- [Exercise]:
The lines below, from the first through the one containing "Forget About You", are to be given again exactly, with pictures left out and nothing added.

--- Dataset excerpts ---

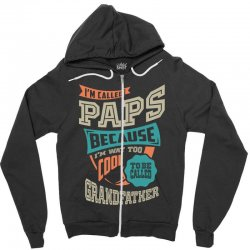 If Paps Can't Fix It Zipper Hoodie | Artistshot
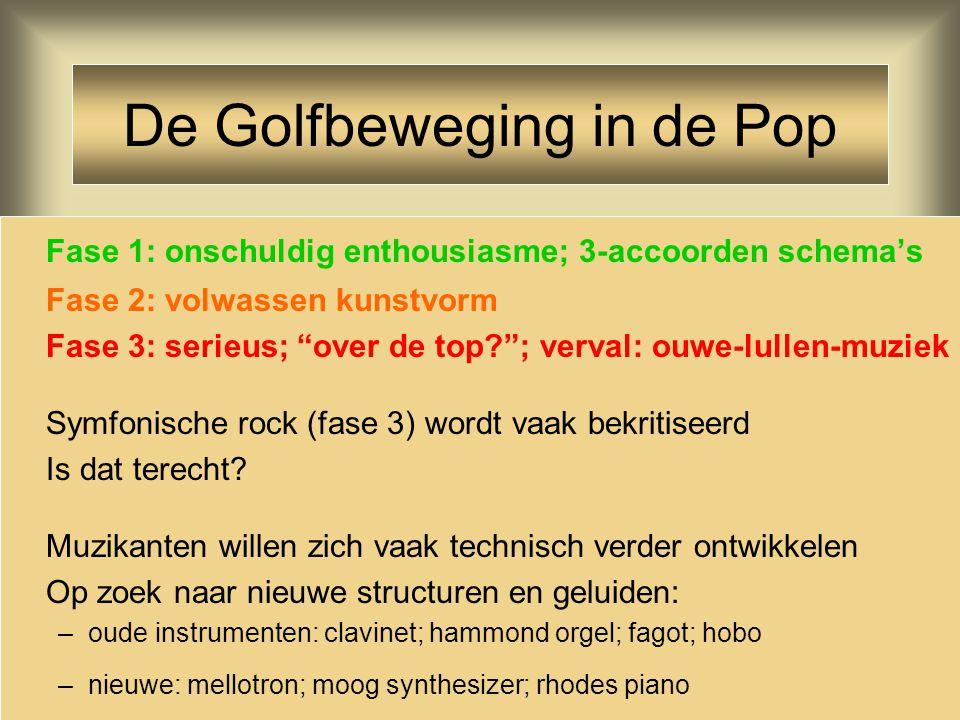 """De Golfbeweging in de Pop Fase 1: onschuldig enthousiasme; 3-accoorden schema's Fase 2: volwassen kunstvorm Fase 3: serieus; """"over de top?""""; verval: o"""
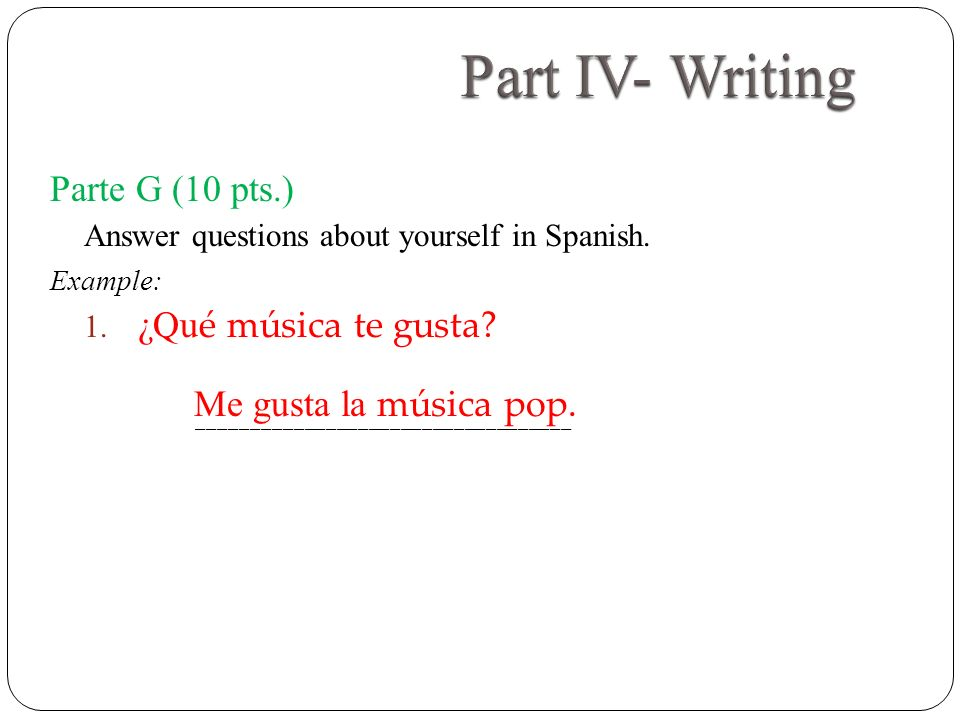 Parte G (10 pts.) Answer questions about yourself in Spanish. Example: 1. ¿Qu é música te gusta? ___________________________________ Me gusta la músic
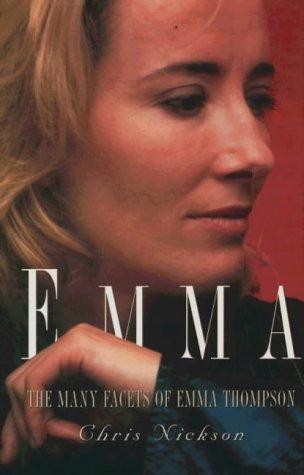 Emma: The Many Facets of Emma Thompson
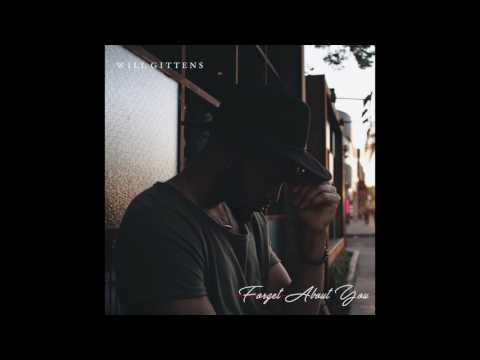 Forget About You - Will Gittens (Official Audio)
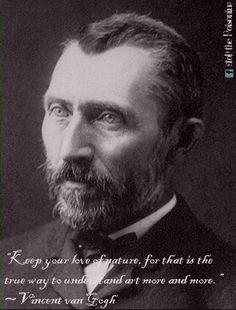 """""""Keep your love of nature, for that is the true way to understand art more and more.""""  """" Conserva  tu amor por la naturaleza ya que es el camino seguro hacia la mayor comprensión del arte"""" Vincent van Gogh  #Quote #nature"""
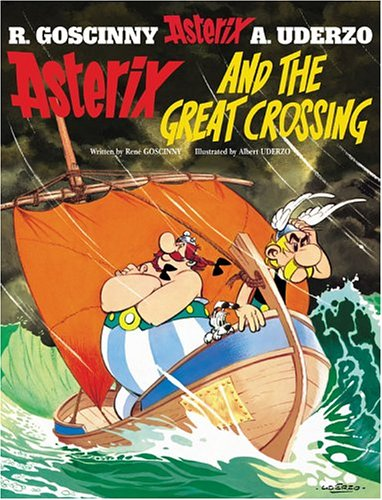 Amazon.com: Asterix and the Great Crossing (Asterix (Orion Paperback)) (9780752866482): Rene Goscinny, Albert Uderzo: Books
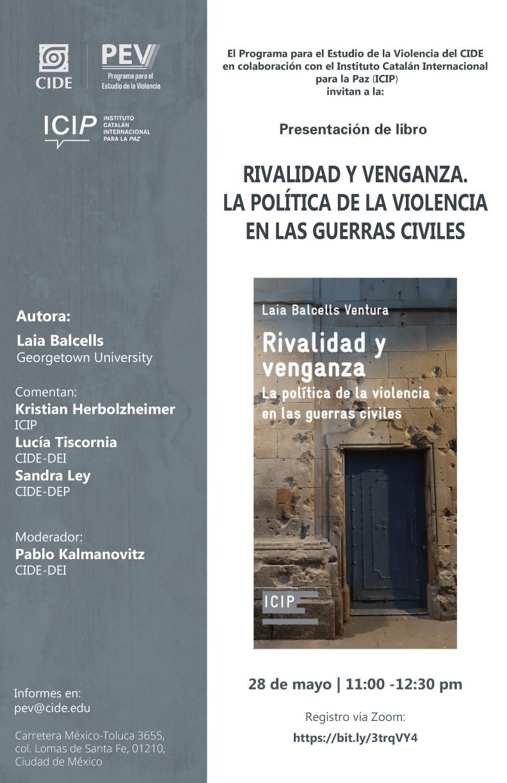 Presentación de libro: Rivalidad y venganza. La política de la violencia en las guerras civiles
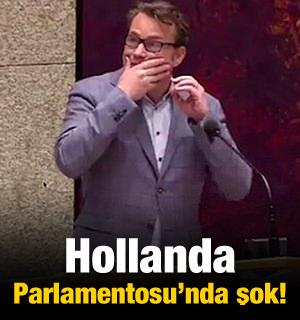 Hollanda Parlamentosu'nda şok!
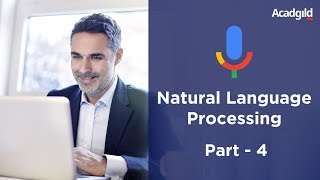 Natural Language Processing Tutorial Part 4 | NLP Training Videos | Text Analysis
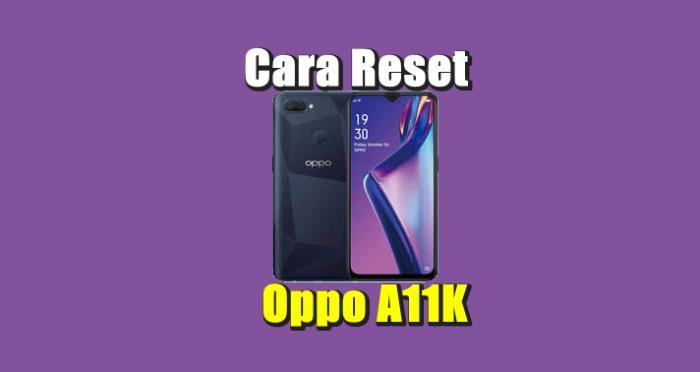 Cara Reset Hp Oppo A11K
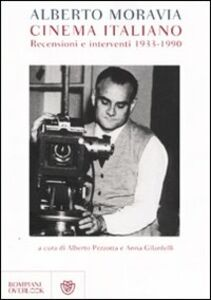 Foto Cover di Cinema italiano. Recensioni e interventi 1933-1990, Libro di Alberto Moravia, edito da Bompiani
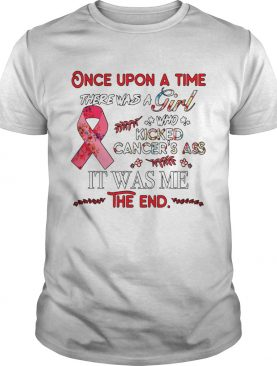 Once upon a time there was a girl who kicked Cancer's ass shirt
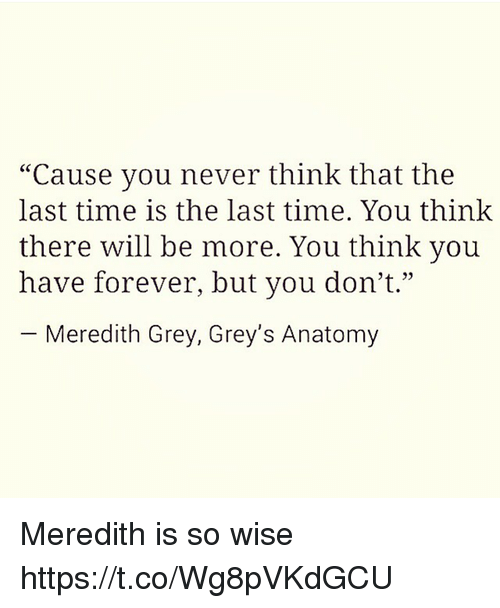 """Grey's Anatomy, Forever, and Grey: """"Cause you never think that the  last time is the last time. You think  there will be more. You think you  have forever, but you don't.""""  -Meredith Grey, Grey's Anatomy  4 35 Meredith is so wise https://t.co/Wg8pVKdGCU"""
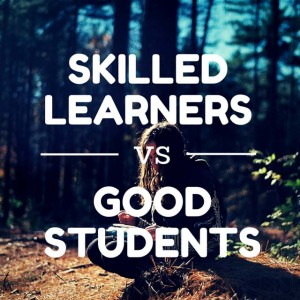 The Difference Between Skilled Learners and Good Students - InformED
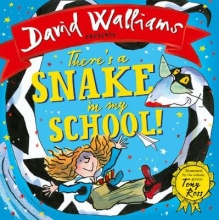 Walliams, David There`s a Snake in My School!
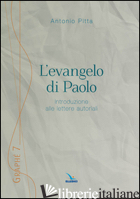 EVANGELO DI PAOLO. INTRODUZIONE ALLE LETTERE AUTORIALI (L') - PITTA ANTONIO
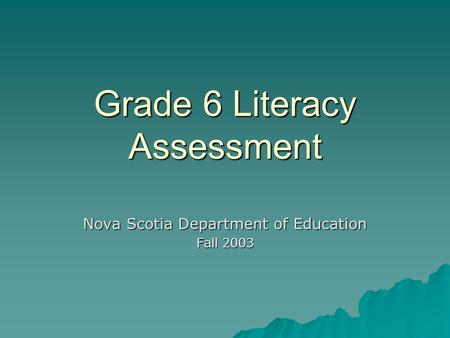 Grade 6 Literacy Assessment Nova Scotia Department of Education Fall 2003.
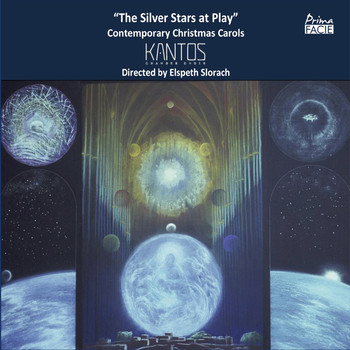 Kantos Chamber Choir, Elspeth Slorach - The Silver Stars at Play: Contemporary Christmas Carols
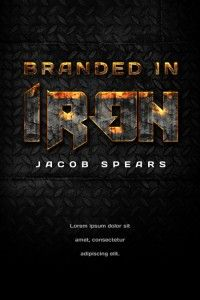 Branded In Iron - Action Typography Book Cover For Sale at Beetiful Book Covers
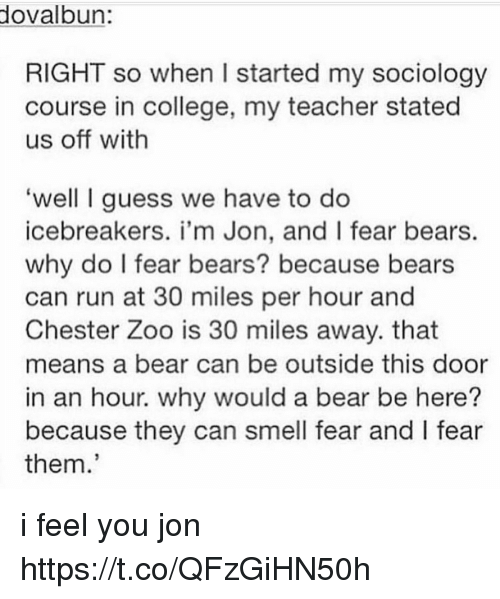 College, Run, and Smell: ovalbun  RIGHT so when I started my sociology  course in college, my teacher stated  us off with  well I guess we have to do  icebreakers. i'm Jon, and I fear bears.  why do I fear bears? because bears  can run at 30 miles per hour and  Chester Zoo is 30 miles away. that  means a bear can be outside this door  in an hour. why would a bear be here?  because they can smell fear and l fear  them. i feel you jon https://t.co/QFzGiHN50h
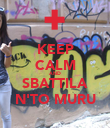 KEEP CALM AND SBATTILA N'TO MURU - Personalised Poster large
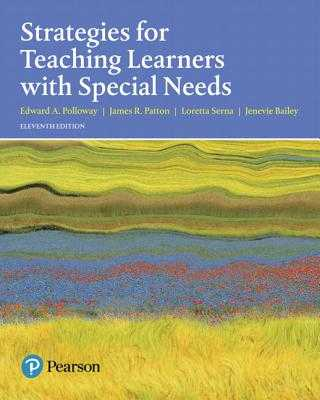 Strategies for Teaching Learners with Special Needs - Polloway, Edward, and Patton, James, and Serna, Loretta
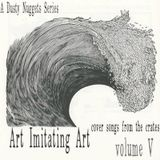 Art Imitating Art, Volume V: Cover Songs from the Crates | A Dusty Nuggets Series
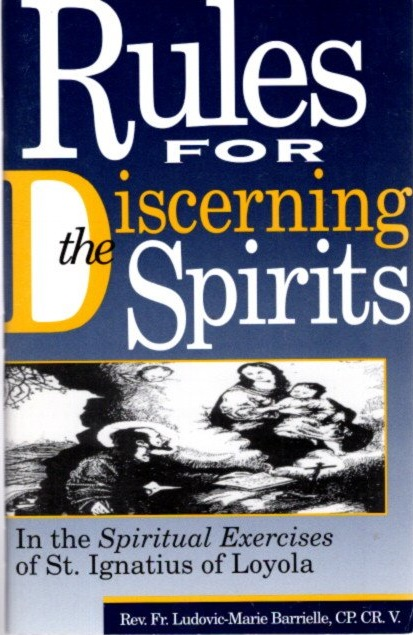 RULES FOR DISCERNING THE SPIRITS: In the Spiritual Exercises of St. Ignatius of Loyola. Ludovic-Marie Barrielle.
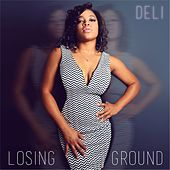 Losing Ground by Deli
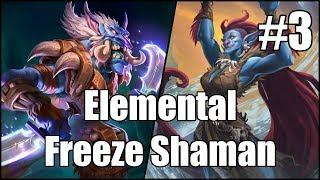 [Hearthstone] Elemental Freeze Shaman (Part 3)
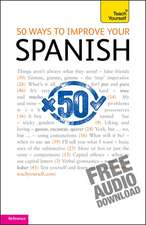 50 Ways to Improve Your Spanish: Teach Yourself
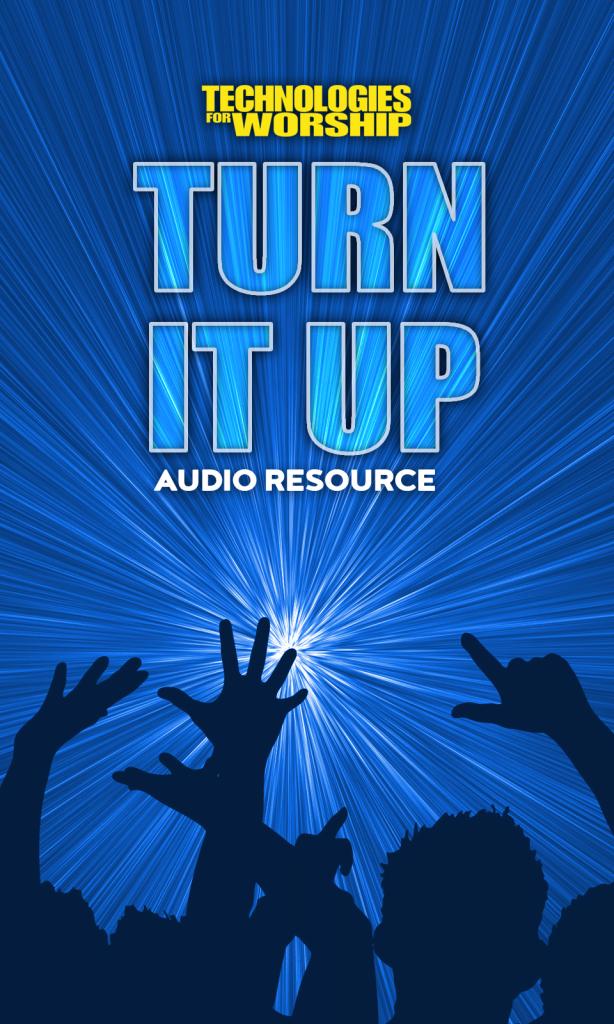 Turn It Up! Audio App | Technology For Worship Magazine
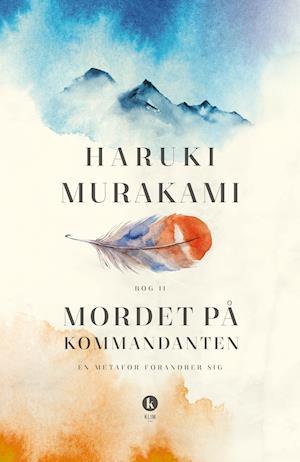 Mordet på kommandanten bog ii fra haruki murakami på saxo.com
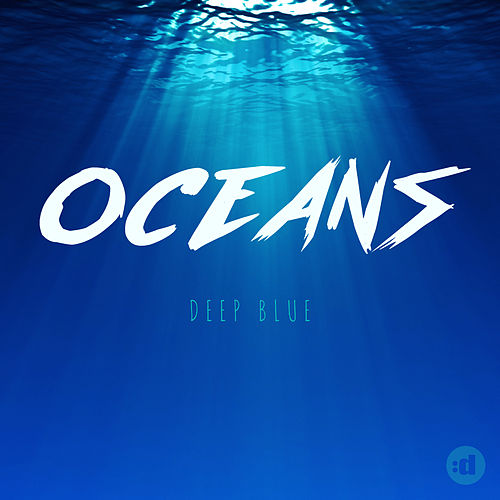Deep Blue by Oceans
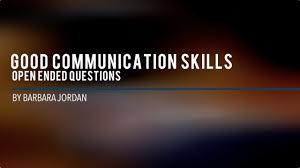 Communication Skills Phrases Good Communication Skills Open Ended Questions Aboutleaders Com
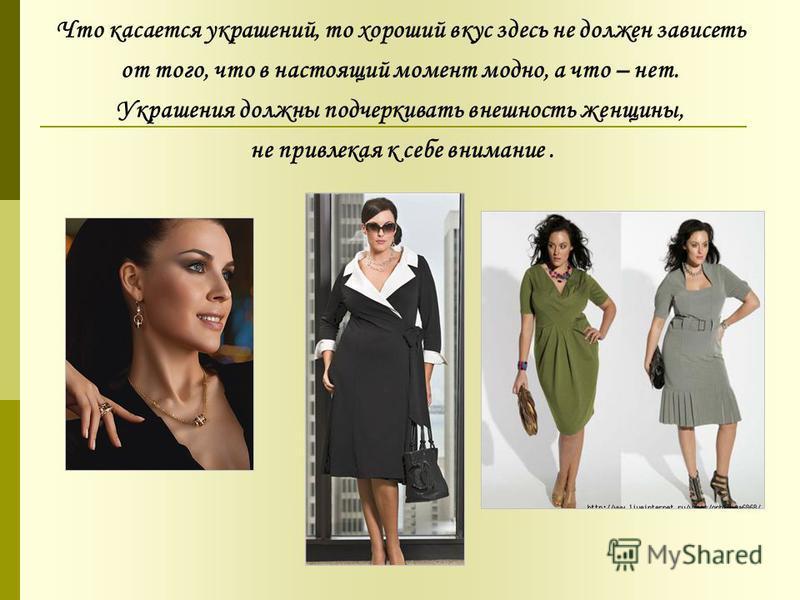 Что касается украшений, то хороший вкус здесь не должен зависеть от того, что в настоящий момент модно, а что – нет. Украшения должны подчеркивать внешность женщины, не привлекая к себе внимание.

---

- [Final answer]:
 If Paps Can't Fix It Zipper Hoodie | Artistshot
 """De Golfbeweging in de Pop Fase 1: onschuldig enthousiasme; 3-accoorden schema's Fase 2: volwassen kunstvorm Fase 3: serieus; """"over de top?""""; verval: o"""
 Parte G (10 pts.) Answer questions about yourself in Spanish. Example: 1. ¿Qu é música te gusta? ___________________________________ Me gusta la músic
 Emma: The Many Facets of Emma Thompson
 Forget About You - Will Gittens (Official Audio)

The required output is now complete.